Supplied text:
↓
MDCPARTNERS INC. STOCKAPPRECIATION RIGHTS PLAN

EX-10.2 3 v151663_ex10-2.htm Unassociated Document
MDC PARTNERS INC.
STOCK APPRECIATION RIGHTS PLAN

1.
PURPOSE

The Plan is intended to promote the interests of MDC Partners Inc. (the “Company”) by providing an incentive to selected employees, officers, directors and service providers of the Company to remain in the service of the Company and to increase their interest in the success of the Company by providing them with opportunities to increase their proprietary interest in the Company and to receive compensation based upon the Company’s success.

The Plan was initially adopted and approved by the Compensation Committee of the Board (as defined below) and became effective as of January 1, 2003.  The Plan was amended and restated on April 22, 2004, and again on April 28, 2006 and June 2, 2009.

2.
DEFINITIONS

 
(a)
“Award” means an award of a SAR granted under the Plan.

 
(b)
“Base Price” means the grant price of the SAR as determined by the Compensation Committee, which shall not be less than the closing price of the Class A Shares on the Toronto Stock Exchange on the trading day immediately preceding the date of grant.

 
(c)
“Board” means the Board of Directors of the Company.

 
(d)
“Class A Shares” means the Class A Subordinate Voting Shares of the Company, or such other class or kind of share or other securities as may be applicable under Section 9.

 
(e)
“Class A Share Price” means the Fair Market Value of the Class A Shares on the date of exercise of a SAR.

 
(f)
“Compensation Committee” shall mean the Compensation Committee of the Board, or such other committee or subcommittee duly established by the Board and vested with authority with respect to the Plan, or, in the absence of such a Compensation Committee, the Board.

 
(g)
“Company” means MDC Partners Inc., a Canadian corporation, or any successor to substantially all its business.

 
(h)
“Disability” means the inability of a Participant who is an individual (or in the case of a Participant which is an entity other than an individual, the principal Person providing services on behalf of such entity to the Company), in the opinion of a qualified physician acceptable to the Company, to perform the major duties of the Participant's position or retainer with the Company because of the sickness or injury of the Participant.
↑
Work to complete:
[1] Please retype part of the stock appreciation rights plan, beginning at the words "STOCK APPRECIATION RIGHTS" and stopping after "June 2, 2009.".
[2] Summarize the stock appreciation rights plan in two sentences.
Rely only on the stock appreciation rights plan.

Data excerpts:
↓
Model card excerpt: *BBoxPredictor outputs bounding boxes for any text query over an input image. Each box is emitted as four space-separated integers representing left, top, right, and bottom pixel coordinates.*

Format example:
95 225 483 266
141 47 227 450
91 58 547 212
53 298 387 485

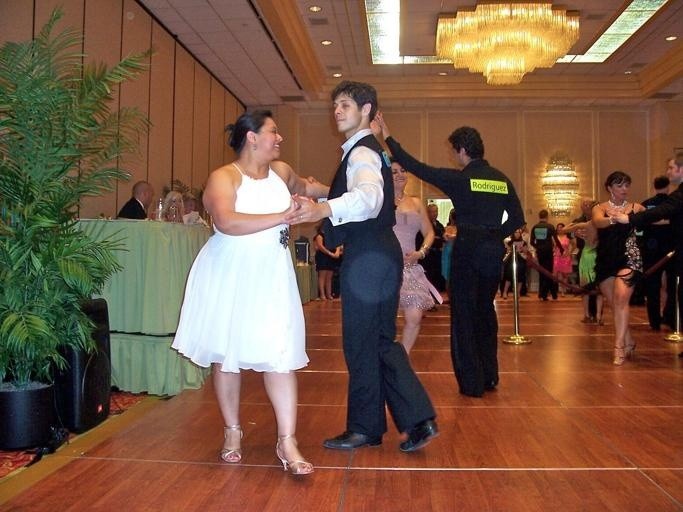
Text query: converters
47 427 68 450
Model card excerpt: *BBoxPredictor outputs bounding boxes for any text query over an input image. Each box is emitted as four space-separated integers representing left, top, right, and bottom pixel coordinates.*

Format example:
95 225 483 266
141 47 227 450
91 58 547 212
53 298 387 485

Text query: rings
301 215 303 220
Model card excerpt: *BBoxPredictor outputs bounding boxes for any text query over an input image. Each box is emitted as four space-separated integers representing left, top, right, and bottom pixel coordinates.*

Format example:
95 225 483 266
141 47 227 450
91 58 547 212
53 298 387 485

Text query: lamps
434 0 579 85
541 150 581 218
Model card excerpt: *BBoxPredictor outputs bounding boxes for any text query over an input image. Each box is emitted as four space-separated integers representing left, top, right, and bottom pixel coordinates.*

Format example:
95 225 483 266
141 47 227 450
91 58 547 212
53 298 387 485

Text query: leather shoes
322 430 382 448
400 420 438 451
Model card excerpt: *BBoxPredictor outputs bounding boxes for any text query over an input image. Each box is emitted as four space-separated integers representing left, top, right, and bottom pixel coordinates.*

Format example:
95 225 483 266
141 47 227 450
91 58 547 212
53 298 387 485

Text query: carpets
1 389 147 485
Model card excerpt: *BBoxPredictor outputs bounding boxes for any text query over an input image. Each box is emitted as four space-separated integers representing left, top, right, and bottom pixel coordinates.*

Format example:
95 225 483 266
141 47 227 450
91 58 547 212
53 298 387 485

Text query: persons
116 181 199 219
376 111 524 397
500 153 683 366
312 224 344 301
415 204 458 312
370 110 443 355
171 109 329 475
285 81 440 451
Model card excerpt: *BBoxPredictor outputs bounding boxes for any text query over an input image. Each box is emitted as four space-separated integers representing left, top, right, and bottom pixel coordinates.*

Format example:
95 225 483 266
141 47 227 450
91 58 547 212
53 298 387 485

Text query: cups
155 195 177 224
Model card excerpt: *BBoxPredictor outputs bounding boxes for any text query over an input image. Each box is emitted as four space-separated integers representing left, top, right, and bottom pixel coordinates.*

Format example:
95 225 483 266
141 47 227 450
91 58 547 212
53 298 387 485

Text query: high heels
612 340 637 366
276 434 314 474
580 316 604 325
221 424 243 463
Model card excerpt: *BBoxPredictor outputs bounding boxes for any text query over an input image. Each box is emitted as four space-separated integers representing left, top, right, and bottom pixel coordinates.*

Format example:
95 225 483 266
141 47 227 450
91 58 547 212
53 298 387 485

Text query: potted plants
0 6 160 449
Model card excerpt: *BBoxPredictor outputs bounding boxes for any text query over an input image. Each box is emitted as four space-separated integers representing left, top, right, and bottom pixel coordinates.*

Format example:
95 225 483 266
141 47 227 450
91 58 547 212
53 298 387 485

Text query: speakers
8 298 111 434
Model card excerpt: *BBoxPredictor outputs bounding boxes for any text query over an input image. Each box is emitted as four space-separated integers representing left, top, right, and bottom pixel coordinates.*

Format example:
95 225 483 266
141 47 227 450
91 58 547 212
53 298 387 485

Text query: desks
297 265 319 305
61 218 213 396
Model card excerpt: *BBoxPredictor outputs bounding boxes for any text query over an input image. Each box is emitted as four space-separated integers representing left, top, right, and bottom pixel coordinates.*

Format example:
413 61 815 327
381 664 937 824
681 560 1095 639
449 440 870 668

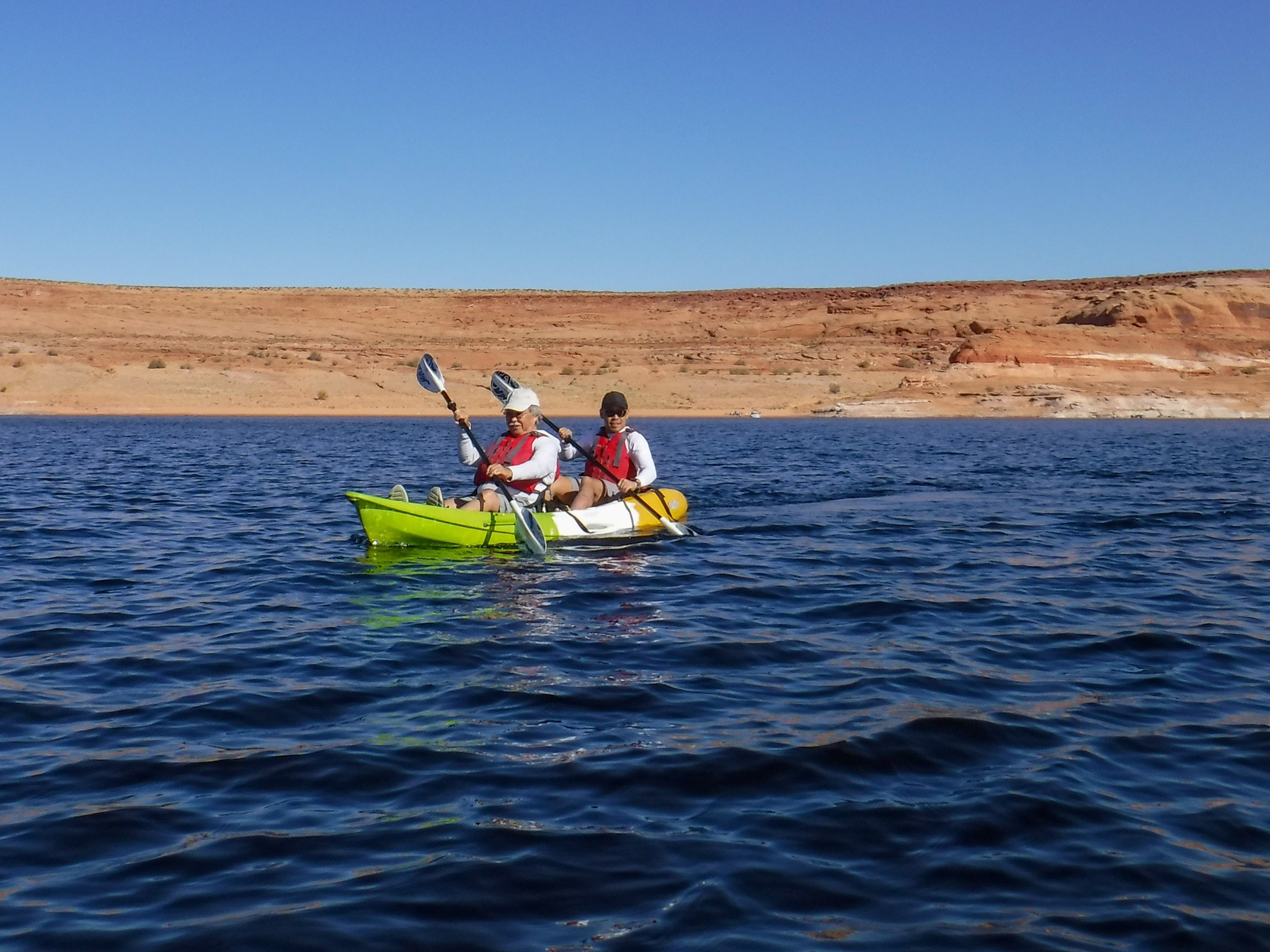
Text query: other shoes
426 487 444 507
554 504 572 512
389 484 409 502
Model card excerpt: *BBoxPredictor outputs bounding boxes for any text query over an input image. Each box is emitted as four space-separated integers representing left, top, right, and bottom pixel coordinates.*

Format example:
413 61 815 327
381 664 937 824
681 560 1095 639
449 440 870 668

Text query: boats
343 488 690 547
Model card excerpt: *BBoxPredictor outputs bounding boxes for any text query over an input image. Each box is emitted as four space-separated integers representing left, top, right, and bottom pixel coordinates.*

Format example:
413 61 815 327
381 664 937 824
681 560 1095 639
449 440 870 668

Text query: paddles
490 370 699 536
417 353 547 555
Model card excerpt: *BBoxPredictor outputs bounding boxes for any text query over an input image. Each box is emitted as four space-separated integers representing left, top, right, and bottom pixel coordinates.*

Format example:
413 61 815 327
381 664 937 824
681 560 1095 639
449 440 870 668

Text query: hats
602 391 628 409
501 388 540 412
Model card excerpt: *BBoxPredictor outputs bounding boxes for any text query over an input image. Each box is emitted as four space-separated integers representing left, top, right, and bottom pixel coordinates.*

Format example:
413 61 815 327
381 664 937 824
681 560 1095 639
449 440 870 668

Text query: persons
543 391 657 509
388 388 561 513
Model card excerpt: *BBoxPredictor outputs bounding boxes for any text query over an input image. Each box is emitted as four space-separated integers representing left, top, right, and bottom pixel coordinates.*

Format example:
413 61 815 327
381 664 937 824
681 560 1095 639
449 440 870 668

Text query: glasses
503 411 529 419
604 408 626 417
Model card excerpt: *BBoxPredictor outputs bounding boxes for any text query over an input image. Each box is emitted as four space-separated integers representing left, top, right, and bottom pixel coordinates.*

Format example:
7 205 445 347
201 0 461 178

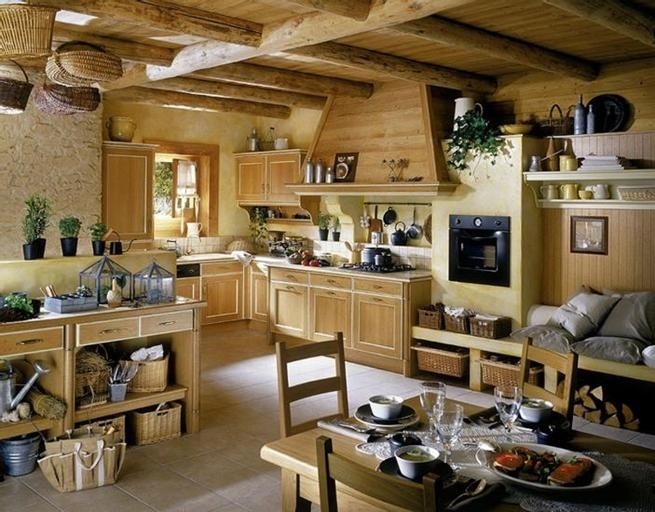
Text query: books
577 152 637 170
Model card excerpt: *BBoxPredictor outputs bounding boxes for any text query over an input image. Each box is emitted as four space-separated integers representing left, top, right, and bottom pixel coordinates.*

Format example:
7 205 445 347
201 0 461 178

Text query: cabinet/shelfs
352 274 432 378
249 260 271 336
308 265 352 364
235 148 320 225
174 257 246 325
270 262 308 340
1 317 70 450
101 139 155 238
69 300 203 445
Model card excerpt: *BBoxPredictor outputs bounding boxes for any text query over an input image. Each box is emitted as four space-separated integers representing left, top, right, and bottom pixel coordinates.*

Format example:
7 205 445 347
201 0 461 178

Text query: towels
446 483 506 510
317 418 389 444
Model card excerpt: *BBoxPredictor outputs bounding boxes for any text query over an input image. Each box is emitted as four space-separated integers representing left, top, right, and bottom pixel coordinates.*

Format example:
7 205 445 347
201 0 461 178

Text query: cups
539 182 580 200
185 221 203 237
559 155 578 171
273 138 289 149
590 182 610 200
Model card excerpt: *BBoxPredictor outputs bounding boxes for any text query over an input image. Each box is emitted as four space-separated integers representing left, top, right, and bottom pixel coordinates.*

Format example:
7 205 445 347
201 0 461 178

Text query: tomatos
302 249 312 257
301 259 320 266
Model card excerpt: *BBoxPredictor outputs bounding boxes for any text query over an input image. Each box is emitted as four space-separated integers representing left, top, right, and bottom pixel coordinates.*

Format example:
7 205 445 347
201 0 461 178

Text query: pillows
↑
Final results:
[1]
STOCK APPRECIATION RIGHTS PLAN

1.
PURPOSE

The Plan is intended to promote the interests of MDC Partners Inc. (the “Company”) by providing an incentive to selected employees, officers, directors and service providers of the Company to remain in the service of the Company and to increase their interest in the success of the Company by providing them with opportunities to increase their proprietary interest in the Company and to receive compensation based upon the Company’s success.

The Plan was initially adopted and approved by the Compensation Committee of the Board (as defined below) and became effective as of January 1, 2003.  The Plan was amended and restated on April 22, 2004, and again on April 28, 2006 and June 2, 2009.

[2] The plan is meant to promote the interests of MDC Partners Inc. by giving selected employees, officers, directors and service providers an incentive to stay in its service, along with compensation based on the Company's success. It was first adopted and approved by the Compensation Committee of the Board, took effect on January 1, 2003, and was amended and restated on April 22, 2004, April 28, 2006 and June 2, 2009.